» **AIM OF THE TASK**: According to the November blog post, why are many out-of-print books re-published as ebooks often better than their original editions?

» **PAGE TEXT**:
Grey Wet November blog

It's a biliously grey November day, rain falling softly all morning (tolerable) and then working itself up to an undramatically dreary all-afternoon downpour - yellowish-grey sky with no hope on the horizon. It was during weather like this that I began work, many years ago, on TO SUMMON A SPIRIT - wading past soggy leaves drained of their Autumn colours, and watching the kids from the nearby secondary school waiting, in a damp and morose huddle, outside the newsagent's shop to buy their after-school treats (only one customer at a time please...)

As in Pauline Fisk's recent fascinating blog on AuthorsElectric about her Young Adult novel 'TELLING THE SEA', weather and the landscape are great incubators of stories. Pauline's comments on re-publishing her previously published and well-reviewed novel were interesting, too, because we writers never really let go of our work - we're always polishing and improving, even after we're 'out there', which is why many of our 'out-of-print and re-published as ebooks' editions are often much better than their originals.

This brings me to the complex subject of pricing, which, unexpectedly, came up in a review of an ebook I read about on another site, in which the reader, having praised the book itself, then mentioned that the quality of the writing didn't correspond to the low pricing, which seemed to indicate low quality for this particular person. I, too, am concerned that my books, previously published at reasonable prices, are now on sale for... well, I think the cheapest of mine must be GEMMA AND THE BEETLE PEOPLE, which is 99p as an ebook (when it was first published, the paperback cost £3.99, and the hardback, £4.99).

And on the subject of Amazon Kindle and its exciting expansion into India and Japan, it seems to me that whole populations  must, in recent months, have vanished, since, even with eleven books on Kindle, and an impressive track record, I have not had a single sale in any of them since early September. We - husband/partner David and myself - are now looking more closely at Kobo, Smashwords et al. A brief mention regarding David. He was recently in hospital for serious vascular surgery - scary stuff. Both the surgery and nursing were superb, but internal and external communications were dire, almost to the point of mental cruelty. Why can't the NHS get these little - and inexpensive - things right? Because they do matter so much.

» **EXTRACTED MATERIAL**:
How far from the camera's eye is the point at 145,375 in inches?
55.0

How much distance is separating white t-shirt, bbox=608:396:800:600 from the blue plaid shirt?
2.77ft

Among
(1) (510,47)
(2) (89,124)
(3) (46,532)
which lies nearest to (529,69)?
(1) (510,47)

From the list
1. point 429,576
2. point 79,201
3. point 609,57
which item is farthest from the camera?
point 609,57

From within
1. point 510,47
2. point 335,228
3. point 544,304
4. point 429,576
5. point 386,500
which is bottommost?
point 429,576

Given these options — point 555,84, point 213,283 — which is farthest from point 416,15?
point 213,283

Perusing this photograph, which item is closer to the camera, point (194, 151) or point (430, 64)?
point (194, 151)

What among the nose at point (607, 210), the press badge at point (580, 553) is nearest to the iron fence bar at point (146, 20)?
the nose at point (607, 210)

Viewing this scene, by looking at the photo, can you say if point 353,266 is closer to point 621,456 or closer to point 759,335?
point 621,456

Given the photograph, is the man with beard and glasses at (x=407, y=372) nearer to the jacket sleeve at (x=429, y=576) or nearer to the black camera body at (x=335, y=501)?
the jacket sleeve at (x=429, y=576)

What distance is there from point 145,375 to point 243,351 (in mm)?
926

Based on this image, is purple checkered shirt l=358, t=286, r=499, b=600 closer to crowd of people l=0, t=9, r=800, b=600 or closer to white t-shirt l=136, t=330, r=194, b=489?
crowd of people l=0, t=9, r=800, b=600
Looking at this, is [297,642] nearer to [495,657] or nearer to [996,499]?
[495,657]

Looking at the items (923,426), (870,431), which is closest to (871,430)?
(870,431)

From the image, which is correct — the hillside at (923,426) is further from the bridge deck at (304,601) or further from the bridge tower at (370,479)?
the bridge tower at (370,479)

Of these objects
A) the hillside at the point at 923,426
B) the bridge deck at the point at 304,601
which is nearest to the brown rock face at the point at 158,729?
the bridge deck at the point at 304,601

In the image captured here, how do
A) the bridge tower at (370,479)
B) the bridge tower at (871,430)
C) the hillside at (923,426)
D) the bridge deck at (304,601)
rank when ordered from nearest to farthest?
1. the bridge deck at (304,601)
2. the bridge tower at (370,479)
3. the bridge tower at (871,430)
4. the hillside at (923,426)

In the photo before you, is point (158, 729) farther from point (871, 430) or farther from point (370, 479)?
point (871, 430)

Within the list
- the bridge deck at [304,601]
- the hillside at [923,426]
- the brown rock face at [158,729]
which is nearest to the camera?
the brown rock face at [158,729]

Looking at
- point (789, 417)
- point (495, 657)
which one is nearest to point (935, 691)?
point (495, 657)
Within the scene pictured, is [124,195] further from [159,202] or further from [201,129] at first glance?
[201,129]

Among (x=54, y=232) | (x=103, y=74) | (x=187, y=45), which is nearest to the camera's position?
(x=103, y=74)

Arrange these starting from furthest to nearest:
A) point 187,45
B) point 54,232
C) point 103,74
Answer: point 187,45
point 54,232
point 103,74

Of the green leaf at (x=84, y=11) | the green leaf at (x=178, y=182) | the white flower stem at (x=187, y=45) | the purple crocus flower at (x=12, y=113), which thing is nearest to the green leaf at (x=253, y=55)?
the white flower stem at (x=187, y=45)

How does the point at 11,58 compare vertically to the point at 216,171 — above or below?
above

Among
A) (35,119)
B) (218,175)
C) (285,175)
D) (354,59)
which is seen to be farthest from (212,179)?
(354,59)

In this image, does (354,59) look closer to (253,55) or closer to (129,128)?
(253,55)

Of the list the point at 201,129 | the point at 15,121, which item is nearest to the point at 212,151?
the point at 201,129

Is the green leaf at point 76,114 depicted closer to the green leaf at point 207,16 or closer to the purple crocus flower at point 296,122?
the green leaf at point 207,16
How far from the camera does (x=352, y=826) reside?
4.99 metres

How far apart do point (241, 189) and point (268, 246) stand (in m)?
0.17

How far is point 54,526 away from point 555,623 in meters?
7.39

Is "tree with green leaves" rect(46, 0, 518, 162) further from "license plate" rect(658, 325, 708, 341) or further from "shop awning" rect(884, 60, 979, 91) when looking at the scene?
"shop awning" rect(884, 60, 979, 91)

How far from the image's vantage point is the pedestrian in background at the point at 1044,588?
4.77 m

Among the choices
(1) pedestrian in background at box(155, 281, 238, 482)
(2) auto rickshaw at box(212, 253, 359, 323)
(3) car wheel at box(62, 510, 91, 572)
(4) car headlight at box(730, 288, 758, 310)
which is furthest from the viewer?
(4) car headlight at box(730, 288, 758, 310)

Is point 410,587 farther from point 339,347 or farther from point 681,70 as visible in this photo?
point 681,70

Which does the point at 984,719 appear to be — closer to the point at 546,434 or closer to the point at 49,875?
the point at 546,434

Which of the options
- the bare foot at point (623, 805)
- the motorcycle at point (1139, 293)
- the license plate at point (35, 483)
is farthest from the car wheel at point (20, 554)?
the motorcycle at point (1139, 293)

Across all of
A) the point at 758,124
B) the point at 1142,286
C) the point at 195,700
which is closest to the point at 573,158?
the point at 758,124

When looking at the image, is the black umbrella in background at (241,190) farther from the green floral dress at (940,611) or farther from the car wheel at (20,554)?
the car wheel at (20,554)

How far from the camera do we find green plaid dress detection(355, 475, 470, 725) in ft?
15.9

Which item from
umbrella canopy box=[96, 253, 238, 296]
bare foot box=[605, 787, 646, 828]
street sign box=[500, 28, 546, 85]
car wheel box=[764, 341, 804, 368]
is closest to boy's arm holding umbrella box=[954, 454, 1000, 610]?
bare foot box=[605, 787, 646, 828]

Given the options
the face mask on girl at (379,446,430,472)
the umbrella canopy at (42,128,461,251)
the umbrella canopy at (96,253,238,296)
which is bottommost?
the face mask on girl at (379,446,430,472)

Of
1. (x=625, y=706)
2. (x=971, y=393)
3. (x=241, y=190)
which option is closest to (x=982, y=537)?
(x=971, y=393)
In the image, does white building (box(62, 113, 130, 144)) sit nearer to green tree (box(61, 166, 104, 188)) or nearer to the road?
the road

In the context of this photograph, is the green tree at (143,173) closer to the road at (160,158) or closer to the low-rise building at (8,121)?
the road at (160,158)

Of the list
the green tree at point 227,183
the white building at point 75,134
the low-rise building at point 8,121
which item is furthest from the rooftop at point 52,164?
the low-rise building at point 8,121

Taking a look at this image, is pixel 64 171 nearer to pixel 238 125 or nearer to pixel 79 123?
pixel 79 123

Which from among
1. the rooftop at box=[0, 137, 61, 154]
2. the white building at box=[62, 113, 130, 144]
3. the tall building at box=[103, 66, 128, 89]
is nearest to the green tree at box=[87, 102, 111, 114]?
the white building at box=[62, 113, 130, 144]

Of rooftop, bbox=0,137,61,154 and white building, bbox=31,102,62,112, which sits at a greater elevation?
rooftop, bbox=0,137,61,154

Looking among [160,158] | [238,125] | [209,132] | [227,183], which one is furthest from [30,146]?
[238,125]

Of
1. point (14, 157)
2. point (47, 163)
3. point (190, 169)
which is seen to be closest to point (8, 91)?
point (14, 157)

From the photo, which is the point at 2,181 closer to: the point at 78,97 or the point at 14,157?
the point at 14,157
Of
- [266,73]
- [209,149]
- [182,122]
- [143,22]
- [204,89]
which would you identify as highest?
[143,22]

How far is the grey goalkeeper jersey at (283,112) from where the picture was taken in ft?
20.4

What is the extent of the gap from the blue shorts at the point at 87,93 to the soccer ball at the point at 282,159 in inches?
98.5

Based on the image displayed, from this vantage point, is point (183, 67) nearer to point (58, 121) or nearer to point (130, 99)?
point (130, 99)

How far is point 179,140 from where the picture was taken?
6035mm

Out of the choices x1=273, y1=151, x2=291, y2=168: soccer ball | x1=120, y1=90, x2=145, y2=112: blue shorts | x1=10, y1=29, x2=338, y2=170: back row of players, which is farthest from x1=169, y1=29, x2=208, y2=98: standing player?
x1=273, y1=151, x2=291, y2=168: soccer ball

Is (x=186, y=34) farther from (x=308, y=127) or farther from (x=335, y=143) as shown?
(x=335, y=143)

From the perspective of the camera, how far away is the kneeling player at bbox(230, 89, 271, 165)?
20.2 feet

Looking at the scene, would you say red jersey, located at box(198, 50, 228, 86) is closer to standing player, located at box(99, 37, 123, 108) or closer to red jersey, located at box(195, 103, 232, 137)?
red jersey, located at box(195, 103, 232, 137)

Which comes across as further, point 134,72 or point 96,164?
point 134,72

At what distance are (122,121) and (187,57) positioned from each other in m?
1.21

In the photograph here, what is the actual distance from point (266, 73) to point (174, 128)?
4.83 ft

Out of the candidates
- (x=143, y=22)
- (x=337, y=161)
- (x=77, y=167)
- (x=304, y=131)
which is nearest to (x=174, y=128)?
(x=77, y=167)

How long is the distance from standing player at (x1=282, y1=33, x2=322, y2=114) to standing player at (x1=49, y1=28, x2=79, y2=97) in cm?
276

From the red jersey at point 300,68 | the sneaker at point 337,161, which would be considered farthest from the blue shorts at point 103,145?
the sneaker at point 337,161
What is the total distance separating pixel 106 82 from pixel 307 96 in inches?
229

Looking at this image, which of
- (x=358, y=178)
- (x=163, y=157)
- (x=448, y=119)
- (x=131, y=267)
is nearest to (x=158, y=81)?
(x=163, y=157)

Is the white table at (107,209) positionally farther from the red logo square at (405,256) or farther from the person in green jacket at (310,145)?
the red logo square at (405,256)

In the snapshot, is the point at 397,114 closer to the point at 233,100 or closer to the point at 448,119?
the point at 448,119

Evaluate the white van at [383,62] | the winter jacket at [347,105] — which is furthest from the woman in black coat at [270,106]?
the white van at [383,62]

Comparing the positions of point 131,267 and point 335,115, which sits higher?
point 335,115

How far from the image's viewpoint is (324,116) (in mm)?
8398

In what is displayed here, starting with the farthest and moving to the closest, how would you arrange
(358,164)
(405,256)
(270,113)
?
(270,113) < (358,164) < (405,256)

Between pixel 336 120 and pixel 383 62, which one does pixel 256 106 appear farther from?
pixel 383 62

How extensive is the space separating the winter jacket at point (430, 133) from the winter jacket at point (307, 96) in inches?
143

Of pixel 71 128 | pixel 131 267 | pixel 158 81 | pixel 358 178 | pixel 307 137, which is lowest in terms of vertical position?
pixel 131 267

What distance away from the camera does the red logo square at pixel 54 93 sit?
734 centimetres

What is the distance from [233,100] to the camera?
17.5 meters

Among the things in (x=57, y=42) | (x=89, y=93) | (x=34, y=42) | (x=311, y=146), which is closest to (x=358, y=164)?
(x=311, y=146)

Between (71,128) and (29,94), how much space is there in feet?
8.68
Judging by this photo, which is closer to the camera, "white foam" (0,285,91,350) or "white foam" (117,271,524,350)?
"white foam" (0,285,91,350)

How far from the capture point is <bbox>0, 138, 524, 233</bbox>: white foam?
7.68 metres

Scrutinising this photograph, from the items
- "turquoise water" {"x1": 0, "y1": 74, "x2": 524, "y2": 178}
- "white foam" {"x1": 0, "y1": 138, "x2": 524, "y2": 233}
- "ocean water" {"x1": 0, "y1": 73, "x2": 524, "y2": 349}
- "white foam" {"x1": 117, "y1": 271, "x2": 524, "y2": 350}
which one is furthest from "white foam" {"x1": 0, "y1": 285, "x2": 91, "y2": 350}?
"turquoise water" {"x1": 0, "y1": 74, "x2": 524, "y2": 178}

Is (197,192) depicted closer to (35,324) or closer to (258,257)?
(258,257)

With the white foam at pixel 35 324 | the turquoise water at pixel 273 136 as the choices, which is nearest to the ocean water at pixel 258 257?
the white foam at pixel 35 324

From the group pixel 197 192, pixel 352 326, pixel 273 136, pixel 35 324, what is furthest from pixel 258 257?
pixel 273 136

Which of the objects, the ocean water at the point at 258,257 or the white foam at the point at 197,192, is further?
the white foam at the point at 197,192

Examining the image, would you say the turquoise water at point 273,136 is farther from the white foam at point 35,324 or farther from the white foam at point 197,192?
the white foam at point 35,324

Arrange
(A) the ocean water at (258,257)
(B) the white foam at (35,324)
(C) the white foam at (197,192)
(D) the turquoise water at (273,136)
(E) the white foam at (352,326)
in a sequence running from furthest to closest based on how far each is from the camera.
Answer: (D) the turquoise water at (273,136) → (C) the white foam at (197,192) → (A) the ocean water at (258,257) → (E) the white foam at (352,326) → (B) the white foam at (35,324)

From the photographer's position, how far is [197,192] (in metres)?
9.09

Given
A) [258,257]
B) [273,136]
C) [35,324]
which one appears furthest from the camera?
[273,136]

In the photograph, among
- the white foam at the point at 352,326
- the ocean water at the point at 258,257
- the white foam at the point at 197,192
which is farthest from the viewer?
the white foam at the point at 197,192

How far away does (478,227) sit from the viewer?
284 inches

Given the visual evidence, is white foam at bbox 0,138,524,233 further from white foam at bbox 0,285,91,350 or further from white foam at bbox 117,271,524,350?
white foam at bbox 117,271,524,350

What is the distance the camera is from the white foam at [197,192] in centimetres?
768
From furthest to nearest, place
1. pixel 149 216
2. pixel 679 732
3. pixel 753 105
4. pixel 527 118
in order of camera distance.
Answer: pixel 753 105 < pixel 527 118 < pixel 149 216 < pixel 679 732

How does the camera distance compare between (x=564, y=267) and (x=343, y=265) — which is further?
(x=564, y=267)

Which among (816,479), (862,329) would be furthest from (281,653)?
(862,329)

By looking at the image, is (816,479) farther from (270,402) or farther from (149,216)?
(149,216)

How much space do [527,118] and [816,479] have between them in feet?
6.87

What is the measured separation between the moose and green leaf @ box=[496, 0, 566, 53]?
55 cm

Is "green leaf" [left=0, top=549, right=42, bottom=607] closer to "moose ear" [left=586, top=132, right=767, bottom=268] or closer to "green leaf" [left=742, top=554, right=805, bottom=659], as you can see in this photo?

» **REPLY**: Writers never really let go of their work. They keep polishing and improving it even after it has been published, so the re-published ebook editions are often much better than the originals.